Americans Turning Back to Religion to Find Identity and Meaning
ABC News charts parents’ desire to pass on meaning, values to their children
by Andy Butcher
Schools full of violence and homes empty of values are sending a growing number of Americans back to religion to find answers, according to an ABC News report. But at the same time, fewer families are regularly attending church or other services, a new survey has revealed.
Paul Vitz, a psychology professor at New York University, told ABC that many young adults are turning to religion as a source of identity. “For some decades, two of the major ways of getting a personal identity were from nationalism and leftist politics,” he said. “That’s collapsed, so what’s going to take its place?
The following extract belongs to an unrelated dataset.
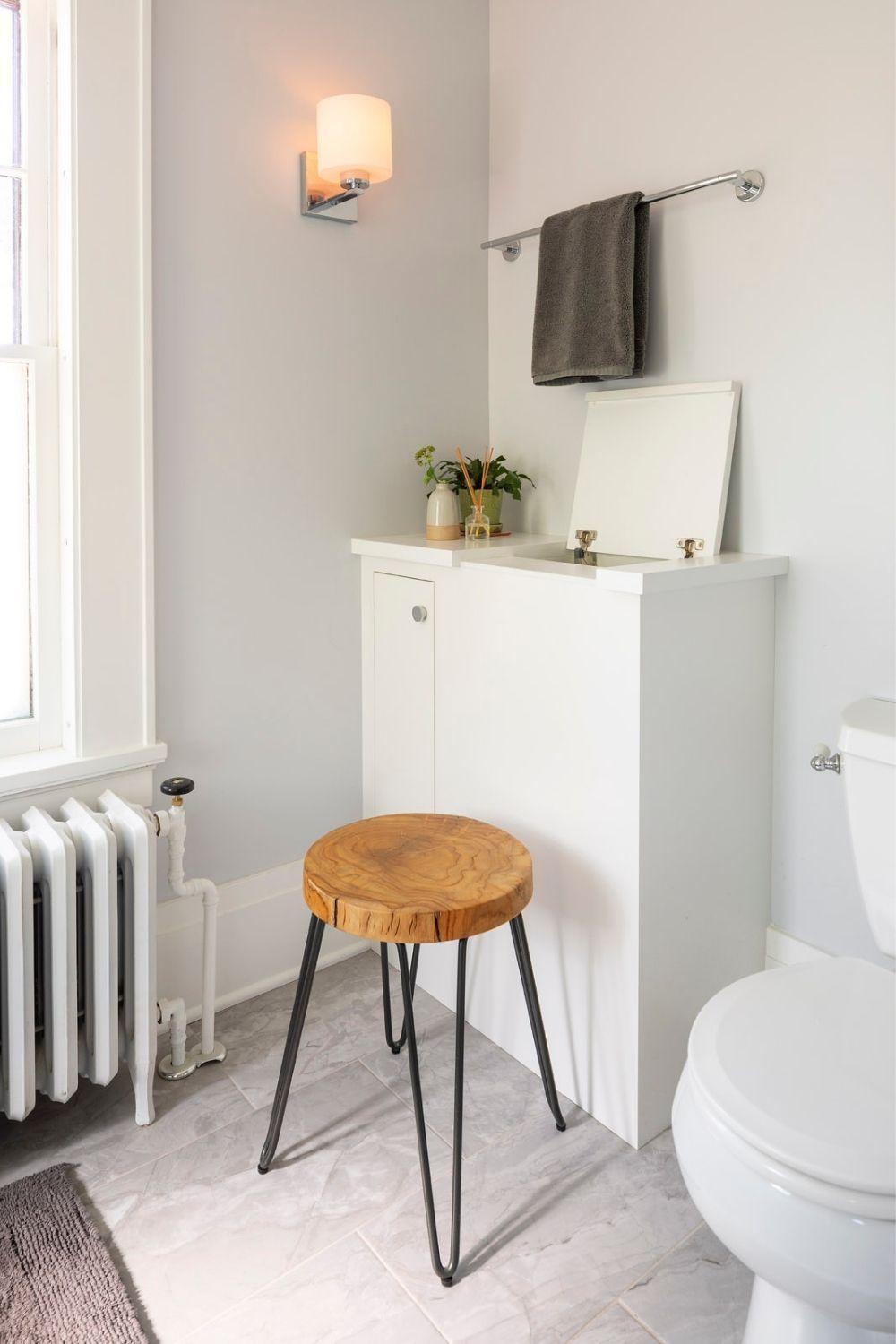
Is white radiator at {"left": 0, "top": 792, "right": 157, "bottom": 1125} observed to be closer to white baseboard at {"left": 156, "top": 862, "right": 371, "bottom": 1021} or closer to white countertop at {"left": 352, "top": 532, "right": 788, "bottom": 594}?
white baseboard at {"left": 156, "top": 862, "right": 371, "bottom": 1021}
Religion. They are discovering that they have everything they wanted and nothing that they need.”
The report pointed to a 1998 Gallup poll that showed nine out of 10 people wanting their children to receive some type of religious instruction as evidence of the return to–or, for some, first discovery of–religious faith.
The search for deeper meaning has created an explosion in the sale of religious books, CD-ROMs and videos, especially in the last few years. Sales of Christian children’s books jumped more than 20 percent between 1997 and 1998. Among those who have noted the growth are Christian Supply Centers, Inc., which since 1993 has expanded from six to 25 stores in Oregon, Washington and Idaho, and seen revenue increase tenfold. Chief operating officer Gary Randall said part of the reason was increased demand for home school curriculum products.
“The driving force is just some of the alarming things that have happened with youth–school shootings, the murder of parents,” Bill Anderson, president of the Christian Booksellers Association, told ABC. “Christian publishers and Christian retailers have really stepped up to the front with a lot of really good product that’s interesting to kids.”
Most children growing up in the 1950s received some sort of religious training, but that practice has dropped off dramatically through the years, said ABC. But the trend was starting to reverse as people were exploring spirituality, not just for themselves but also “for their children because they realize that they must pass something on,” Vitz said.
Typical is Julie Ormsted, who rejected the “strict” Christian faith of her parents when she was a student in the 1970s. Now a parent herself, she told ABC: “You come to a point where you say, like the old song, ‘Is that all there is?’ The things of this world will always pass. I want them to know something eternal.”
Confirmation of the changes in the last couple of generations comes in a family life survey by “Family Circle” and Lever 2000 published this week. The survey of 2,500 mothers in two groups–those with children 19 and under, and those with older children–showed that weekly religious services attendance dropped from 48 percent in the older group to 37 percent in the younger.
Nearly 70 percent of the younger mothers said that television was too “sexy” these days, contrasted with just 30 percent of older moms’ views of their time. Younger generation interviewees were even more disturbed by TV violence–76 percent saying there is far too much bloodshed. Only 32 percent of the older generation felt the same way about when their children were young.
Parent-child “sex talks” still take place at the same time–around 9 or 10–but drugs warnings are coming earlier. Older mothers would broach the subject when their children were 10. Today moms raise the topic when their youngsters are just 6 or 7.